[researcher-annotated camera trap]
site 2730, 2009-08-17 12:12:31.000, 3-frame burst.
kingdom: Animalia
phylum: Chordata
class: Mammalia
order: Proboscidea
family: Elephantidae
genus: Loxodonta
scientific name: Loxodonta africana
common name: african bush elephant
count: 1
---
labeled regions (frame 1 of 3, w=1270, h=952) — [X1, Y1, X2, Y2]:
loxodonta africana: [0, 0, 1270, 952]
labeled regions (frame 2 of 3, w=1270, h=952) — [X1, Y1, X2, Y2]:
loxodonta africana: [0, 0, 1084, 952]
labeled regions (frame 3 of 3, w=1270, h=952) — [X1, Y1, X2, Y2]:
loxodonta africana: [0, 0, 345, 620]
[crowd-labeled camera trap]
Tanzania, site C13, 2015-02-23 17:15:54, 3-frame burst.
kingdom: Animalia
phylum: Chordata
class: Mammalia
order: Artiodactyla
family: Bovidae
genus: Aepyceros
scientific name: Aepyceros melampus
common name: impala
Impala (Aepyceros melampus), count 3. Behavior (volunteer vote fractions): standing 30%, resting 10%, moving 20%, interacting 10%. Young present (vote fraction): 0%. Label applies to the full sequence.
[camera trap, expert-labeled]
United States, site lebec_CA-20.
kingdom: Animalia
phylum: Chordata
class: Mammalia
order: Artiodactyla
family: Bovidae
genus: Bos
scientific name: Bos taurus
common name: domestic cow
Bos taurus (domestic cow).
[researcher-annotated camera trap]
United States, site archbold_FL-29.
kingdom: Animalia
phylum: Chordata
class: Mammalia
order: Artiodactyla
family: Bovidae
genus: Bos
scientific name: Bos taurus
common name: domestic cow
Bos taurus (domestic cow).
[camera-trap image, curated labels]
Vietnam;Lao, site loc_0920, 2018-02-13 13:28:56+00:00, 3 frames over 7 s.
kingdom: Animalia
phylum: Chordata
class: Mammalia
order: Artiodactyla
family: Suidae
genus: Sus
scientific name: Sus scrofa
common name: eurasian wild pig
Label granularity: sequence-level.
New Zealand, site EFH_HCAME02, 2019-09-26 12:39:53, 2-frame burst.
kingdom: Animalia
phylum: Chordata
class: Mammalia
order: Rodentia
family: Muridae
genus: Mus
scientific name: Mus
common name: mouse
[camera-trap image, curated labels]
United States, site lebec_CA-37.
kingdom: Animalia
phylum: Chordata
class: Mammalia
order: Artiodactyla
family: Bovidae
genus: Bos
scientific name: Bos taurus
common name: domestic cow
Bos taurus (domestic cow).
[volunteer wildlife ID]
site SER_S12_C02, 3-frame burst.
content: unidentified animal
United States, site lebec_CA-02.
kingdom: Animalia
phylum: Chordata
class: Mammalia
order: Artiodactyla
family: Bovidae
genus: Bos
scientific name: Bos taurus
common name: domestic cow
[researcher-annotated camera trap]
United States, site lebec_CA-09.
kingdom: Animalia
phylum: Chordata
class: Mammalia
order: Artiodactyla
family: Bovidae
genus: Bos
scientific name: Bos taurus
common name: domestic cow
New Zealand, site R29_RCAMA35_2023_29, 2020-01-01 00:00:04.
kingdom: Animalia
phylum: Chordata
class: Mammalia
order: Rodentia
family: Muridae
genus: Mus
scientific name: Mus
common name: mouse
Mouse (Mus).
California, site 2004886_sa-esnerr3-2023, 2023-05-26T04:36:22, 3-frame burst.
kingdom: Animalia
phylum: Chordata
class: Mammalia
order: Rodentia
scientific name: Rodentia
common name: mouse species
################
#### Your objective:
Copy every record above verbatim and in full.

#### Task output:
[researcher-annotated camera trap]
site 2730, 2009-08-17 12:12:31.000, 3-frame burst.
kingdom: Animalia
phylum: Chordata
class: Mammalia
order: Proboscidea
family: Elephantidae
genus: Loxodonta
scientific name: Loxodonta africana
common name: african bush elephant
count: 1
---
labeled regions (frame 1 of 3, w=1270, h=952) — [X1, Y1, X2, Y2]:
loxodonta africana: [0, 0, 1270, 952]
labeled regions (frame 2 of 3, w=1270, h=952) — [X1, Y1, X2, Y2]:
loxodonta africana: [0, 0, 1084, 952]
labeled regions (frame 3 of 3, w=1270, h=952) — [X1, Y1, X2, Y2]:
loxodonta africana: [0, 0, 345, 620]
[crowd-labeled camera trap]
Tanzania, site C13, 2015-02-23 17:15:54, 3-frame burst.
kingdom: Animalia
phylum: Chordata
class: Mammalia
order: Artiodactyla
family: Bovidae
genus: Aepyceros
scientific name: Aepyceros melampus
common name: impala
Impala (Aepyceros melampus), count 3. Behavior (volunteer vote fractions): standing 30%, resting 10%, moving 20%, interacting 10%. Young present (vote fraction): 0%. Label applies to the full sequence.
[camera trap, expert-labeled]
United States, site lebec_CA-20.
kingdom: Animalia
phylum: Chordata
class: Mammalia
order: Artiodactyla
family: Bovidae
genus: Bos
scientific name: Bos taurus
common name: domestic cow
Bos taurus (domestic cow).
[researcher-annotated camera trap]
United States, site archbold_FL-29.
kingdom: Animalia
phylum: Chordata
class: Mammalia
order: Artiodactyla
family: Bovidae
genus: Bos
scientific name: Bos taurus
common name: domestic cow
Bos taurus (domestic cow).
[camera-trap image, curated labels]
Vietnam;Lao, site loc_0920, 2018-02-13 13:28:56+00:00, 3 frames over 7 s.
kingdom: Animalia
phylum: Chordata
class: Mammalia
order: Artiodactyla
family: Suidae
genus: Sus
scientific name: Sus scrofa
common name: eurasian wild pig
Label granularity: sequence-level.
New Zealand, site EFH_HCAME02, 2019-09-26 12:39:53, 2-frame burst.
kingdom: Animalia
phylum: Chordata
class: Mammalia
order: Rodentia
family: Muridae
genus: Mus
scientific name: Mus
common name: mouse
[camera-trap image, curated labels]
United States, site lebec_CA-37.
kingdom: Animalia
phylum: Chordata
class: Mammalia
order: Artiodactyla
family: Bovidae
genus: Bos
scientific name: Bos taurus
common name: domestic cow
Bos taurus (domestic cow).
[volunteer wildlife ID]
site SER_S12_C02, 3-frame burst.
content: unidentified animal
United States, site lebec_CA-02.
kingdom: Animalia
phylum: Chordata
class: Mammalia
order: Artiodactyla
family: Bovidae
genus: Bos
scientific name: Bos taurus
common name: domestic cow
[researcher-annotated camera trap]
United States, site lebec_CA-09.
kingdom: Animalia
phylum: Chordata
class: Mammalia
order: Artiodactyla
family: Bovidae
genus: Bos
scientific name: Bos taurus
common name: domestic cow
New Zealand, site R29_RCAMA35_2023_29, 2020-01-01 00:00:04.
kingdom: Animalia
phylum: Chordata
class: Mammalia
order: Rodentia
family: Muridae
genus: Mus
scientific name: Mus
common name: mouse
Mouse (Mus).
California, site 2004886_sa-esnerr3-2023, 2023-05-26T04:36:22, 3-frame burst.
kingdom: Animalia
phylum: Chordata
class: Mammalia
order: Rodentia
scientific name: Rodentia
common name: mouse species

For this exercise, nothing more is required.